3) Technical challenges
Another challenge we faced was working with Instagram authentication and enabling users to sign-in via Instagram and display their user feed and friend feeds. This challenge tied in with the difficulty of designing a clean, intuitive user flow - from choosing a game all the way to viewing the results after making a guess. The first thing I tried to do actually when working on ViewFinder was to try and set up Instagram authentication. I used the Omniauth gem to do this, but it was a frustrating experience. I learned eventually that I was over-programming, in a sense, and needed to just let Omniauth take care of the authentication process. Building an intuitive user experience with Instagram authentication is still something we’re working on, and I think that making the gameplay more object-oriented will help in that regard.
4) Future extensions
I think it would be great to enable users to create their own games. Eventually, I’d like it for people passionate about sculptures, for example, to be able to take pictures across the globe and tag their pics with #sculpture and #viewfinder and have the application pick that up for their followers to guess where they’ve been. In general, I like the notion of themed games as a way to enable people that are passionate about whatever to better express that passion.
Also, it would be really cool if users could play timed games on ViewFinder, or challenge their friends to see who can best guess a set of 10 photos in a fixed amount of time. Another feature that I’d like to work on is to build out the analytics of the game and tap into the competitive nature of people. I’m a bit of a data analytics geek, and it would be super cool if we could use user data from the game to create cool data visualizations.

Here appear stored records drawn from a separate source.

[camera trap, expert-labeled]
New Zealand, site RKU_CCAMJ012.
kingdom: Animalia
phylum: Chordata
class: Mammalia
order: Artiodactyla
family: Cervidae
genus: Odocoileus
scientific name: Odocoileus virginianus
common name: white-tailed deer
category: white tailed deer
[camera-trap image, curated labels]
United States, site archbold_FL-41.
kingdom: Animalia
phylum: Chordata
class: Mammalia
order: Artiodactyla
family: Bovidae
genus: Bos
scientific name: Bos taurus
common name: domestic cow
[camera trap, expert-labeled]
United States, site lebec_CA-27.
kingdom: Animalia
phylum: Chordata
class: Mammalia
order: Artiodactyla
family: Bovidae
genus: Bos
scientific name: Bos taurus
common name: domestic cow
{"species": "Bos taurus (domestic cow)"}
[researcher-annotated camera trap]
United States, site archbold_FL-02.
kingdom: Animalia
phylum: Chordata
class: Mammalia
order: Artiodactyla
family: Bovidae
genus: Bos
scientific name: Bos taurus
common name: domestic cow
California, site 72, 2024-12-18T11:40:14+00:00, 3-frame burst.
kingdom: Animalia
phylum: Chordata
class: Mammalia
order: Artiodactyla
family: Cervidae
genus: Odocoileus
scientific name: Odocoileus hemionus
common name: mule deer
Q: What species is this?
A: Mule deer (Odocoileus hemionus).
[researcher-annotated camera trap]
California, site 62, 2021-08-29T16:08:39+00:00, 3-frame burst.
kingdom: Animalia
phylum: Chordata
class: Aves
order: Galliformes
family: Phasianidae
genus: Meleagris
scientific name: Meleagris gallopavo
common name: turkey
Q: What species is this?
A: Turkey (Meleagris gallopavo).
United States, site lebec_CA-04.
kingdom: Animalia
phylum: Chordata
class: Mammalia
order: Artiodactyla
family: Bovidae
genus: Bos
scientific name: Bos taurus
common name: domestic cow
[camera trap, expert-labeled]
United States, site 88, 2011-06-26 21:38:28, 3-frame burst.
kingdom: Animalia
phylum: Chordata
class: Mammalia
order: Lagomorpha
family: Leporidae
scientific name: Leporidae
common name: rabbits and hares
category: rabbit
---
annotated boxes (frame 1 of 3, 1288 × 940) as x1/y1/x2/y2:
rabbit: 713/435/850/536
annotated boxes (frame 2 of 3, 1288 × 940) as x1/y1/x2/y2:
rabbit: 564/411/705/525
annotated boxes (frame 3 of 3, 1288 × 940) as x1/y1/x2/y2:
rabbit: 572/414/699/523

On the technical side, there is a certain amount of technical debt that got built up with the rush to deploy before the NYC on Rails presentation. I don’t think the debt is insurmountable, but the app can definitely benefit from some refactoring. Using view helpers more effectively, moving some code into modules for shared functionality and making gameplay more object-oriented are all changes that I think would make the codebase cleaner and the user experience more fluid.
I definitely would like to continue developing ViewFinder and building out new features. I’ve enjoyed the process of designing the product, working in a team and writing code. There’s an undefinable joy in having an idea and being able to execute on that idea and see the results. Like many creative ventures, coding is hard enough so that its always challenging, but its also accessible and progress is possible with concerted effort. And to steal a phrase from Avi, coding is all about taking complexity and delivering simplicity. A simple, sensible user interface hides the complexity within a codebase, and now being able to understand how that complexity creates simplicity has been fantastic.